Jahrelange Versäumnisse bei der Ausweisung und dem
Erhalt von Naturschutzgebieten könnten für Deutschland jetzt teuer
werden: Die Europäische Kommission hat nach Informationen der in
Halle erscheinenden „Mitteldeutschen Zeitung“ (Mittwoch-Ausgabe) ein
Vertragsverletzungsverfahren gegen die Bundesrepublik eingeleitet. In
einem der Zeitung vorliegenden Schreiben von EU-Umweltkommissar
Karmenu Vella an Bundesaußenminister Frank-Walter Steinmeier (SPD)

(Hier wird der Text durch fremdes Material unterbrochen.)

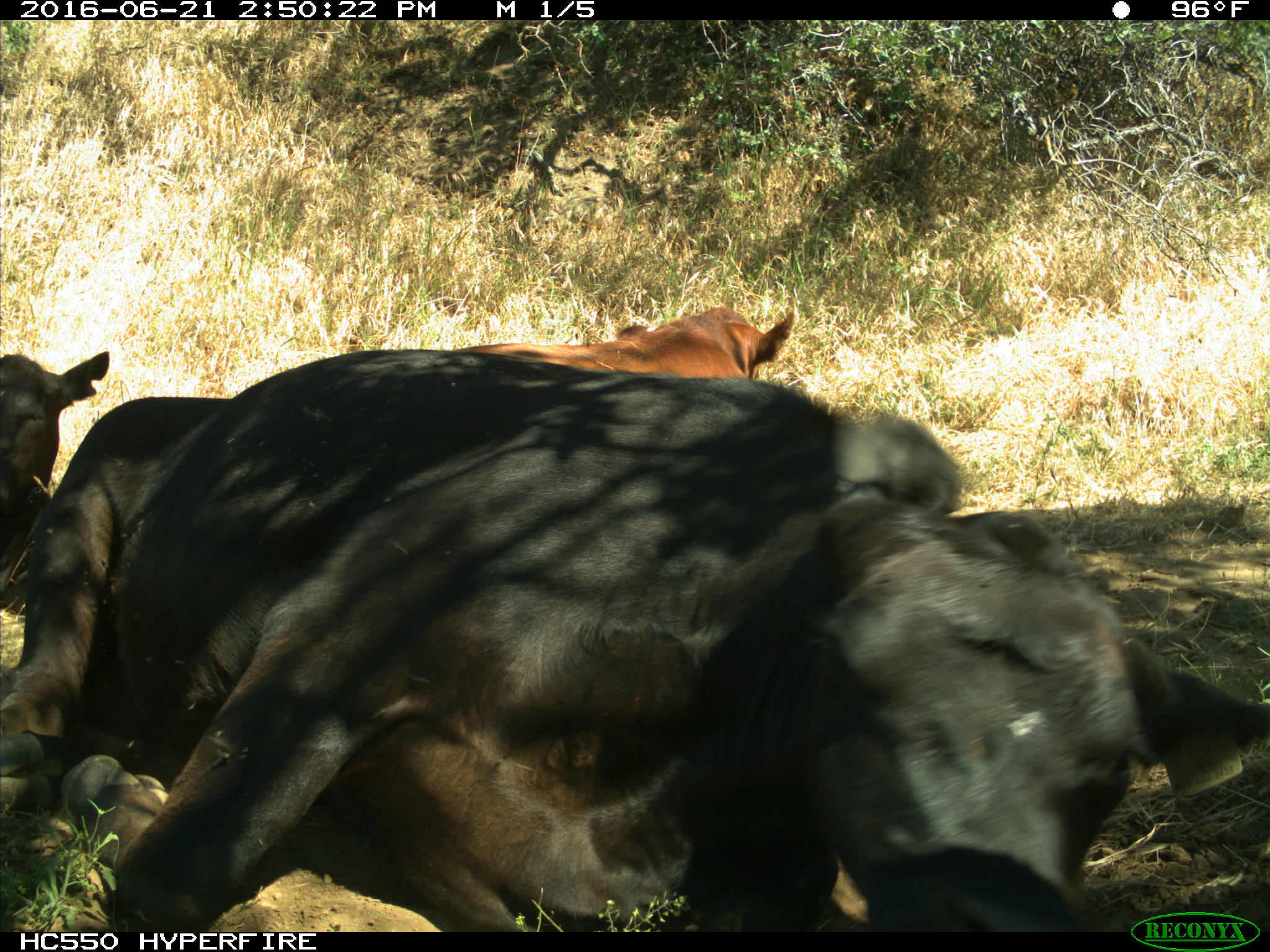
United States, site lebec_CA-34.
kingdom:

droht die Kommission der Bundesrepublik mit einer Klage vor dem
Europäischen Gerichtshof. Ein Sprecher des Bundesumweltministeriums
bestätigte die Eröffnung eines Vertragsverletzungsverfahrens durch
die EU-Kommission und sagte, dass bei einer Verurteilung Deutschland
in letzter Konsequenz zu Zwangsgeldzahlungen verurteilt werden
könnte. Um die Tier- und Pflanzenwelt in Europa zu schützen und eine
weitere Verschlechterung der herrschenden Lebensbedingungen zu
verhindern, sind alle EU-Mitgliedsstaaten aufgerufen,
Vogelschutzgebiete und sogenannte Flora-Fauna-Habitate (FFH)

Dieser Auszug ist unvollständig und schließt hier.